Casado e pai de três filhos, capitão de submarino desaparecido disse à mãe que faria ‘última viagem’

Em estado de choque, Emma Nelly contou que filho passaria a trabalhar em terra

O capitão do submarino ARA San Juan, Pedro Martín Fernández, prometeu a sua mãe que faria sua última viagem na embarcação e então trabalharia em terra firme, contou Emma Nelly Juárez ao jornal local “La Gaceta”. Casado e pai de três filhos, Fernández tem 45 anos e é um dos 44 tripulantes desaparecidos, cuja busca desesperada concentra esforços de vários países.
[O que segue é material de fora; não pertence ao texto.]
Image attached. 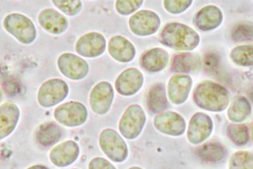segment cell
Instances as JSON below:
<instances>
[{"label": "cell", "mask_w": 253, "mask_h": 169, "mask_svg": "<svg viewBox=\"0 0 253 169\" xmlns=\"http://www.w3.org/2000/svg\"><path fill=\"white\" fill-rule=\"evenodd\" d=\"M89 169H114L115 167L110 163L109 162L103 158H95L92 159L89 164Z\"/></svg>", "instance_id": "836d02e7"}, {"label": "cell", "mask_w": 253, "mask_h": 169, "mask_svg": "<svg viewBox=\"0 0 253 169\" xmlns=\"http://www.w3.org/2000/svg\"><path fill=\"white\" fill-rule=\"evenodd\" d=\"M54 5L65 14L74 16L81 12L83 4L81 0H51Z\"/></svg>", "instance_id": "f1b7e54d"}, {"label": "cell", "mask_w": 253, "mask_h": 169, "mask_svg": "<svg viewBox=\"0 0 253 169\" xmlns=\"http://www.w3.org/2000/svg\"><path fill=\"white\" fill-rule=\"evenodd\" d=\"M196 104L208 111H223L229 104V91L222 85L211 81H205L199 84L194 91Z\"/></svg>", "instance_id": "6da1fadb"}, {"label": "cell", "mask_w": 253, "mask_h": 169, "mask_svg": "<svg viewBox=\"0 0 253 169\" xmlns=\"http://www.w3.org/2000/svg\"><path fill=\"white\" fill-rule=\"evenodd\" d=\"M253 46L245 45L235 48L230 54V57L234 63L241 66H252L253 63Z\"/></svg>", "instance_id": "4316f807"}, {"label": "cell", "mask_w": 253, "mask_h": 169, "mask_svg": "<svg viewBox=\"0 0 253 169\" xmlns=\"http://www.w3.org/2000/svg\"><path fill=\"white\" fill-rule=\"evenodd\" d=\"M253 26L252 24H241L235 28L232 38L236 42H245L253 39Z\"/></svg>", "instance_id": "1f68e13d"}, {"label": "cell", "mask_w": 253, "mask_h": 169, "mask_svg": "<svg viewBox=\"0 0 253 169\" xmlns=\"http://www.w3.org/2000/svg\"><path fill=\"white\" fill-rule=\"evenodd\" d=\"M99 141L101 150L111 161L123 162L127 158V146L115 130L111 129L103 130L99 136Z\"/></svg>", "instance_id": "277c9868"}, {"label": "cell", "mask_w": 253, "mask_h": 169, "mask_svg": "<svg viewBox=\"0 0 253 169\" xmlns=\"http://www.w3.org/2000/svg\"><path fill=\"white\" fill-rule=\"evenodd\" d=\"M3 26L6 31L22 43H32L37 37L35 24L26 15L11 13L4 18Z\"/></svg>", "instance_id": "3957f363"}, {"label": "cell", "mask_w": 253, "mask_h": 169, "mask_svg": "<svg viewBox=\"0 0 253 169\" xmlns=\"http://www.w3.org/2000/svg\"><path fill=\"white\" fill-rule=\"evenodd\" d=\"M169 54L164 49H150L142 55L141 65L146 71L157 73L166 68L169 62Z\"/></svg>", "instance_id": "44dd1931"}, {"label": "cell", "mask_w": 253, "mask_h": 169, "mask_svg": "<svg viewBox=\"0 0 253 169\" xmlns=\"http://www.w3.org/2000/svg\"><path fill=\"white\" fill-rule=\"evenodd\" d=\"M156 128L164 134L180 136L186 130V124L183 117L175 112L161 113L154 120Z\"/></svg>", "instance_id": "4fadbf2b"}, {"label": "cell", "mask_w": 253, "mask_h": 169, "mask_svg": "<svg viewBox=\"0 0 253 169\" xmlns=\"http://www.w3.org/2000/svg\"><path fill=\"white\" fill-rule=\"evenodd\" d=\"M1 96H2V94H1V91H0V100H1Z\"/></svg>", "instance_id": "8d00e7d4"}, {"label": "cell", "mask_w": 253, "mask_h": 169, "mask_svg": "<svg viewBox=\"0 0 253 169\" xmlns=\"http://www.w3.org/2000/svg\"><path fill=\"white\" fill-rule=\"evenodd\" d=\"M160 42L169 48L189 51L198 46L200 37L195 31L186 25L171 23L163 29Z\"/></svg>", "instance_id": "7a4b0ae2"}, {"label": "cell", "mask_w": 253, "mask_h": 169, "mask_svg": "<svg viewBox=\"0 0 253 169\" xmlns=\"http://www.w3.org/2000/svg\"><path fill=\"white\" fill-rule=\"evenodd\" d=\"M69 92V86L65 81L59 79L47 81L38 92V102L45 108L53 107L64 100Z\"/></svg>", "instance_id": "8992f818"}, {"label": "cell", "mask_w": 253, "mask_h": 169, "mask_svg": "<svg viewBox=\"0 0 253 169\" xmlns=\"http://www.w3.org/2000/svg\"><path fill=\"white\" fill-rule=\"evenodd\" d=\"M38 20L42 28L53 35H60L69 26L67 18L54 9L47 8L42 11Z\"/></svg>", "instance_id": "e0dca14e"}, {"label": "cell", "mask_w": 253, "mask_h": 169, "mask_svg": "<svg viewBox=\"0 0 253 169\" xmlns=\"http://www.w3.org/2000/svg\"><path fill=\"white\" fill-rule=\"evenodd\" d=\"M146 122V115L139 105L130 106L124 112L119 123V130L128 139L136 138L141 132Z\"/></svg>", "instance_id": "5b68a950"}, {"label": "cell", "mask_w": 253, "mask_h": 169, "mask_svg": "<svg viewBox=\"0 0 253 169\" xmlns=\"http://www.w3.org/2000/svg\"><path fill=\"white\" fill-rule=\"evenodd\" d=\"M129 26L135 35L144 37L157 32L160 28V19L151 11H140L130 17Z\"/></svg>", "instance_id": "8fae6325"}, {"label": "cell", "mask_w": 253, "mask_h": 169, "mask_svg": "<svg viewBox=\"0 0 253 169\" xmlns=\"http://www.w3.org/2000/svg\"><path fill=\"white\" fill-rule=\"evenodd\" d=\"M197 56L191 53H182L174 57L171 70L175 73H188L198 64Z\"/></svg>", "instance_id": "484cf974"}, {"label": "cell", "mask_w": 253, "mask_h": 169, "mask_svg": "<svg viewBox=\"0 0 253 169\" xmlns=\"http://www.w3.org/2000/svg\"><path fill=\"white\" fill-rule=\"evenodd\" d=\"M205 67L208 69V71L213 73L218 66V59L217 56L214 54H209L206 56L205 60Z\"/></svg>", "instance_id": "e575fe53"}, {"label": "cell", "mask_w": 253, "mask_h": 169, "mask_svg": "<svg viewBox=\"0 0 253 169\" xmlns=\"http://www.w3.org/2000/svg\"><path fill=\"white\" fill-rule=\"evenodd\" d=\"M107 42L101 34L91 32L81 37L76 44L77 53L86 58H94L102 55Z\"/></svg>", "instance_id": "9c48e42d"}, {"label": "cell", "mask_w": 253, "mask_h": 169, "mask_svg": "<svg viewBox=\"0 0 253 169\" xmlns=\"http://www.w3.org/2000/svg\"><path fill=\"white\" fill-rule=\"evenodd\" d=\"M222 19V13L220 9L214 6H207L197 13L195 22L201 30L209 31L218 28Z\"/></svg>", "instance_id": "ffe728a7"}, {"label": "cell", "mask_w": 253, "mask_h": 169, "mask_svg": "<svg viewBox=\"0 0 253 169\" xmlns=\"http://www.w3.org/2000/svg\"><path fill=\"white\" fill-rule=\"evenodd\" d=\"M143 81V76L139 70L128 69L117 78L115 88L122 95H133L141 88Z\"/></svg>", "instance_id": "9a60e30c"}, {"label": "cell", "mask_w": 253, "mask_h": 169, "mask_svg": "<svg viewBox=\"0 0 253 169\" xmlns=\"http://www.w3.org/2000/svg\"><path fill=\"white\" fill-rule=\"evenodd\" d=\"M54 117L61 125L67 127H78L87 120V110L78 101H70L56 108Z\"/></svg>", "instance_id": "52a82bcc"}, {"label": "cell", "mask_w": 253, "mask_h": 169, "mask_svg": "<svg viewBox=\"0 0 253 169\" xmlns=\"http://www.w3.org/2000/svg\"><path fill=\"white\" fill-rule=\"evenodd\" d=\"M227 133L230 140L237 145H245L249 141V130L245 125H230L228 127Z\"/></svg>", "instance_id": "83f0119b"}, {"label": "cell", "mask_w": 253, "mask_h": 169, "mask_svg": "<svg viewBox=\"0 0 253 169\" xmlns=\"http://www.w3.org/2000/svg\"><path fill=\"white\" fill-rule=\"evenodd\" d=\"M19 117V107L14 103L6 102L0 106V140L14 130Z\"/></svg>", "instance_id": "ac0fdd59"}, {"label": "cell", "mask_w": 253, "mask_h": 169, "mask_svg": "<svg viewBox=\"0 0 253 169\" xmlns=\"http://www.w3.org/2000/svg\"><path fill=\"white\" fill-rule=\"evenodd\" d=\"M147 104L151 112L159 113L168 107L166 89L164 85L156 84L151 87L147 98Z\"/></svg>", "instance_id": "603a6c76"}, {"label": "cell", "mask_w": 253, "mask_h": 169, "mask_svg": "<svg viewBox=\"0 0 253 169\" xmlns=\"http://www.w3.org/2000/svg\"><path fill=\"white\" fill-rule=\"evenodd\" d=\"M198 155L203 161L214 163L225 157L226 150L220 144L210 143L201 146L198 150Z\"/></svg>", "instance_id": "d4e9b609"}, {"label": "cell", "mask_w": 253, "mask_h": 169, "mask_svg": "<svg viewBox=\"0 0 253 169\" xmlns=\"http://www.w3.org/2000/svg\"><path fill=\"white\" fill-rule=\"evenodd\" d=\"M193 0H164V5L169 12L180 13L191 5Z\"/></svg>", "instance_id": "d6a6232c"}, {"label": "cell", "mask_w": 253, "mask_h": 169, "mask_svg": "<svg viewBox=\"0 0 253 169\" xmlns=\"http://www.w3.org/2000/svg\"><path fill=\"white\" fill-rule=\"evenodd\" d=\"M253 156L252 153L239 152L230 159V169H253Z\"/></svg>", "instance_id": "f546056e"}, {"label": "cell", "mask_w": 253, "mask_h": 169, "mask_svg": "<svg viewBox=\"0 0 253 169\" xmlns=\"http://www.w3.org/2000/svg\"><path fill=\"white\" fill-rule=\"evenodd\" d=\"M213 130V122L203 113L194 114L189 122L187 138L193 144L202 143L210 136Z\"/></svg>", "instance_id": "7c38bea8"}, {"label": "cell", "mask_w": 253, "mask_h": 169, "mask_svg": "<svg viewBox=\"0 0 253 169\" xmlns=\"http://www.w3.org/2000/svg\"><path fill=\"white\" fill-rule=\"evenodd\" d=\"M114 98V91L109 83L103 81L95 85L90 94V105L97 114L103 115L108 112Z\"/></svg>", "instance_id": "30bf717a"}, {"label": "cell", "mask_w": 253, "mask_h": 169, "mask_svg": "<svg viewBox=\"0 0 253 169\" xmlns=\"http://www.w3.org/2000/svg\"><path fill=\"white\" fill-rule=\"evenodd\" d=\"M80 153V148L74 141L63 142L55 146L49 154L51 161L58 168H65L76 161Z\"/></svg>", "instance_id": "5bb4252c"}, {"label": "cell", "mask_w": 253, "mask_h": 169, "mask_svg": "<svg viewBox=\"0 0 253 169\" xmlns=\"http://www.w3.org/2000/svg\"><path fill=\"white\" fill-rule=\"evenodd\" d=\"M192 84L191 78L188 76H173L168 84V94L171 102L176 105L184 103L188 98Z\"/></svg>", "instance_id": "2e32d148"}, {"label": "cell", "mask_w": 253, "mask_h": 169, "mask_svg": "<svg viewBox=\"0 0 253 169\" xmlns=\"http://www.w3.org/2000/svg\"><path fill=\"white\" fill-rule=\"evenodd\" d=\"M252 114V106L249 101L243 96L234 99L229 110L228 117L234 123H241L246 120Z\"/></svg>", "instance_id": "cb8c5ba5"}, {"label": "cell", "mask_w": 253, "mask_h": 169, "mask_svg": "<svg viewBox=\"0 0 253 169\" xmlns=\"http://www.w3.org/2000/svg\"><path fill=\"white\" fill-rule=\"evenodd\" d=\"M61 136L62 130L56 124L46 123L41 125L36 132V139L41 145L44 146L53 145L57 143Z\"/></svg>", "instance_id": "7402d4cb"}, {"label": "cell", "mask_w": 253, "mask_h": 169, "mask_svg": "<svg viewBox=\"0 0 253 169\" xmlns=\"http://www.w3.org/2000/svg\"><path fill=\"white\" fill-rule=\"evenodd\" d=\"M36 168H42L46 169V168H45V167L44 166H33V168H31L30 169H35Z\"/></svg>", "instance_id": "d590c367"}, {"label": "cell", "mask_w": 253, "mask_h": 169, "mask_svg": "<svg viewBox=\"0 0 253 169\" xmlns=\"http://www.w3.org/2000/svg\"><path fill=\"white\" fill-rule=\"evenodd\" d=\"M142 1L143 0H117V11L121 15H130L140 8Z\"/></svg>", "instance_id": "4dcf8cb0"}, {"label": "cell", "mask_w": 253, "mask_h": 169, "mask_svg": "<svg viewBox=\"0 0 253 169\" xmlns=\"http://www.w3.org/2000/svg\"><path fill=\"white\" fill-rule=\"evenodd\" d=\"M58 67L61 73L72 80H81L87 76L89 65L82 58L74 54L66 53L58 59Z\"/></svg>", "instance_id": "ba28073f"}, {"label": "cell", "mask_w": 253, "mask_h": 169, "mask_svg": "<svg viewBox=\"0 0 253 169\" xmlns=\"http://www.w3.org/2000/svg\"><path fill=\"white\" fill-rule=\"evenodd\" d=\"M108 51L115 60L123 63L130 62L135 55V49L133 44L121 36H115L110 40Z\"/></svg>", "instance_id": "d6986e66"}]
</instances>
Nesta quinta-feira, a Marinha argentina confirmou uma possível explosão no mesmo dia e local onde o submarino perdeu a comunicação.

Fernandéz passou toda sua infância e parte da adolescência em San Miguel de Tucumán, maior cidade e capital da província de Tucumán, até começar a carreira militar. Na casa materna do capitão, familiares, amigos e vizinhos vivem momentos de incerteza e angústia. Todos tentam confortar sua mãe Emma, de 80 anos, que nas últimas horas entrou em estado de choque emocional devido à situação dramática.

— Ele viajou pelo mundo todo e navegou duas vezes com a Fragata Liberdade — recorda Emma com orgulho ao “La Gaceta”. — Ele me contou que essa iria ser sua última viagem no submarino. Depois trabalharia em terra.

Segundo a mãe do capitão, ele sempre quis ser militar e se preparou para entrar para o Exército, mas uma lesão durante uma partida de rúgbi o fez mudar para a Marinha. Ao jornal, Emma contou que esperava com ansiedade as visitas de seu filho, a nora e os três netos nas férias de julho e em dezembro para as festas de fim de ano. Há nove anos, Fernandéz morava em Mar del Plata com sua mulher, que conheceu quando tinha 14 anos na escola em que estudavam.

DOR E INDIGNAÇÃO

Os parentes dos 44 membros da tripulação do submarino desaparecido há oito dias no Atlântico Sul reagiram com dor e indignação ao relatório divulgado nesta quinta-feira pela Marinha argentina sobre uma explosão no mar no dia do último contato com a embarcação. Quase cem parentes esperavam esperançosamente dentro da base naval de Mar del Plata, cujo perímetro nos últimos dias foi preenchido com mensagens de encorajamento, imagens religiosas e bandeiras argentinas.

— É a primeira vez que venho à base naval e acabo de saber que sou viúva — declarou Jessica Gopar em lágrimas em frente à base naval de Mar do Plata, 400 km ao sul de Buenos Aires. — Fernando Santilli, eletricista do ARA San Juan, foi meu grande amor, tínhamos sete anos de namoro, seis de casamento e temos um filho, Stefano, que nos custou muito até que Deus nos enviasse.

O filho do casal tem apenas um ano e acabou de aprender a dizer ‘papai’ durante sua ausência, de acordo com uma carta postada no Facebook de Jessica. “Todos morreram, foi a primeira coisa que pensei”, disse sobre o momento em que soube da explosão. Tinha em suas mãos um cartão manuscrito com a fotografia de seu filho trazido para deixá-lo na entrada do prédio naval, preenchido com mensagens para a tripulação.

— Não irá me servir de nada uma placa que diz ‘os heróis de San Juan’ — declarou Jessica antes de se afogar novamente em lágrimas.

Itatí Leguizamón, advogada e mulher de um operador de sonar do ARA San Juan, ficou enfurecida com a notícia.

— Eu me sinto enganada! É impossível que tenham descoberto só agora! São perversos e nos manipularam. Não nos disseram que estão mortos, mas afirmaram que o submarino está a 3 mil metros (de profundidade). O que se pode entender?! — afirmou Itatí, mulher de German Suarez. — Vão continuar procurando por eles porque têm a obrigação de fazê-lo. Mas quando ouviram a notícia de que todos explodiram lá dentro, os familiares pularam em cima deles e não deixaram que continuassem a ler o comunicado, as pessoas ficaram muito agressivas.